A molecular mechanism of enantiorecognition of tertiary alcohols by carboxylesterases.

作者信息

Henke Erik, Bornscheuer Uwe T, Schmid Rolf D, Pleiss Jürgen

机构信息

Institute of Technical Biochemistry University of Stuttgart Allmandring 31 70569 Stuttgart, Germany.

出版信息

Chembiochem. 2003 Jun 6;4(6):485-93. doi: 10.1002/cbic.200200518.

Abstract

Carboxylesterases containing the sequence motif GGGX catalyze the hydrolysis of esters of chiral tertiary alcohols, albeit with only low to moderate enantioselectivity, for three model substrates (linalyl acetate, methyl-1-pentin-1-yl acetate, 2-phenyl-3-butin-2-yl acetate).

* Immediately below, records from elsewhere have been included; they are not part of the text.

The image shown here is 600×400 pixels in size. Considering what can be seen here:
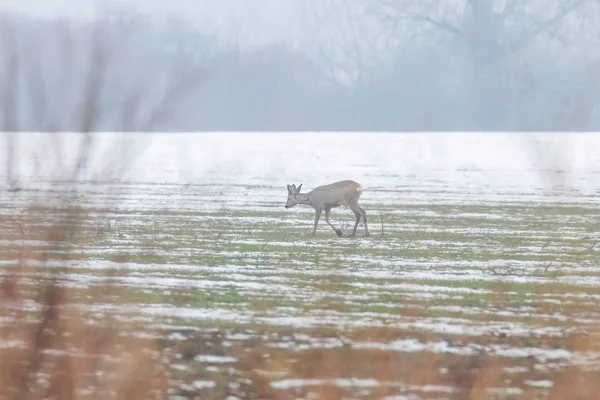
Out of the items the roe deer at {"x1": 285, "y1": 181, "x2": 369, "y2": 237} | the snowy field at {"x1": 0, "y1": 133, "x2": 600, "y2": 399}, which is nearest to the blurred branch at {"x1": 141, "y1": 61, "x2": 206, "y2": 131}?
the snowy field at {"x1": 0, "y1": 133, "x2": 600, "y2": 399}

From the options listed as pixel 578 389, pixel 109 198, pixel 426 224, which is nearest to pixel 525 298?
pixel 578 389

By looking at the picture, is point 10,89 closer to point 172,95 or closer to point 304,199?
point 172,95

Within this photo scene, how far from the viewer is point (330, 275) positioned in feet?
22.8

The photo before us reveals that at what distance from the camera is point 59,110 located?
5512mm

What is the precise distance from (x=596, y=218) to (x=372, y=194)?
27.9 feet

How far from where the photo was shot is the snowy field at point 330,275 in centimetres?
623

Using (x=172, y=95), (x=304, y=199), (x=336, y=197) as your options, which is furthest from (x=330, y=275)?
(x=304, y=199)

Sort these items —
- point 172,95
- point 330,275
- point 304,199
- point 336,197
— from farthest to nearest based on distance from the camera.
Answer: point 304,199 < point 336,197 < point 330,275 < point 172,95

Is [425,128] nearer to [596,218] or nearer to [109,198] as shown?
[109,198]

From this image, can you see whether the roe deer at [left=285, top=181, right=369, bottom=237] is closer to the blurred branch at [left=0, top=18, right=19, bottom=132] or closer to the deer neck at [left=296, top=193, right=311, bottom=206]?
the deer neck at [left=296, top=193, right=311, bottom=206]

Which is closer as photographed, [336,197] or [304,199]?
[336,197]

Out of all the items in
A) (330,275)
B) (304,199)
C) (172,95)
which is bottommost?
(330,275)

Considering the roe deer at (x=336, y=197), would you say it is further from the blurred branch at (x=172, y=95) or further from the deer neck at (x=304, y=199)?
the blurred branch at (x=172, y=95)

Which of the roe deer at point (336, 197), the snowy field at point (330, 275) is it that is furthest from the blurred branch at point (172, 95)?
the roe deer at point (336, 197)
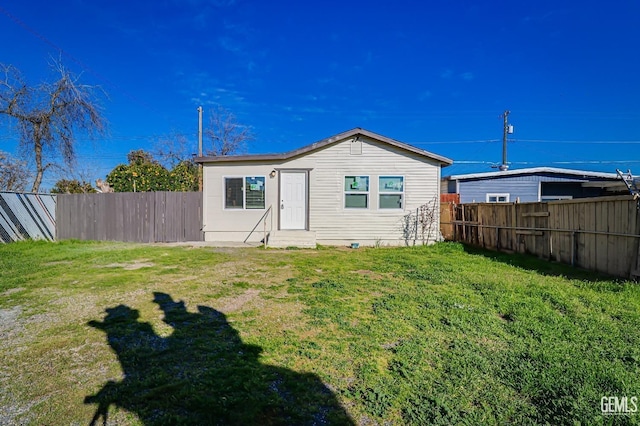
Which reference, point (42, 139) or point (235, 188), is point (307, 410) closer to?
point (235, 188)

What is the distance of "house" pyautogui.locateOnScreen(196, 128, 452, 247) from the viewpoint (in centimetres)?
1054

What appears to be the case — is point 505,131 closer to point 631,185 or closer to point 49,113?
point 631,185

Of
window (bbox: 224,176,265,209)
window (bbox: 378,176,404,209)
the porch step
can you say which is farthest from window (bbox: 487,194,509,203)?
window (bbox: 224,176,265,209)

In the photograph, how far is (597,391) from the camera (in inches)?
88.7

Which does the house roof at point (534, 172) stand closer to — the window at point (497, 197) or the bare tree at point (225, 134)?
the window at point (497, 197)

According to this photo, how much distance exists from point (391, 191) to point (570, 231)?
196 inches

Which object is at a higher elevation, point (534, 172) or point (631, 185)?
point (534, 172)

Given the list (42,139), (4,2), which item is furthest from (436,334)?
(42,139)

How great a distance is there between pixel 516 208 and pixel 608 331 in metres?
5.89

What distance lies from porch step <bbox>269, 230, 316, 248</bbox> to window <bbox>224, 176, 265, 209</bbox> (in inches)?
49.8

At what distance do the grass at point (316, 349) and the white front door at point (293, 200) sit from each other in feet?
16.6

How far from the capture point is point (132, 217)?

In order to understand the molecular mechanism of enantiorecognition and to improve enantioselectivity for this interesting substrate class, the interaction of both enantiomers with the substrate binding sites of acetylcholinesterases and p-nitrobenzyl esterase from Bacillus subtilis was modeled and correlated to experimental enantioselectivity. For all substrate-enzyme pairs, enantiopreference and ranking by enantioselectivity could be predicted by the model. In p-nitrobenzyl esterase, one of the key residues in determining enantioselectivity was G105: exchange of this amino acid for an alanine residue led to a sixfold increase of enantioselectivity (E = 19) towards 2-phenyl-3-butin-2-yl acetate. However, the effect of this mutation is specific: the same mutant had the opposite enantiopreference towards the substrate linalyl acetate. Thus, depending on the substrate structure, the same mutant has either increased enantioselectivity or opposite enantiopreference compared to the wild-type enzyme.

摘要

含有序列基序GGG X的羧酸酯酶催化手性叔醇酯的水解反应,尽管对三种模型底物(乙酸芳樟酯、乙酸1-戊烯-1-基甲酯、乙酸2-苯基-3-丁炔-2-基酯)的对映选择性仅为低到中等。为了理解对映体识别的分子机制并提高对这类有趣底物的对映选择性,对两种对映体与枯草芽孢杆菌乙酰胆碱酯酶和对硝基苄酯酶的底物结合位点之间的相互作用进行了建模,并将其与实验对映选择性相关联。对于所有底物-酶对,该模型可以预测对映体偏好和对映选择性排序。在对硝基苄酯酶中,决定对映选择性的关键残基之一是G105:将该氨基酸替换为丙氨酸残基会使对乙酸2-苯基-3-丁炔-2-基酯的对映选择性提高六倍(E = 19)。然而,这种突变的影响具有特异性:相同的突变体对底物乙酸芳樟酯具有相反的对映体偏好。因此,根据底物结构,与野生型酶相比,相同的突变体要么对映选择性增加,要么对映体偏好相反。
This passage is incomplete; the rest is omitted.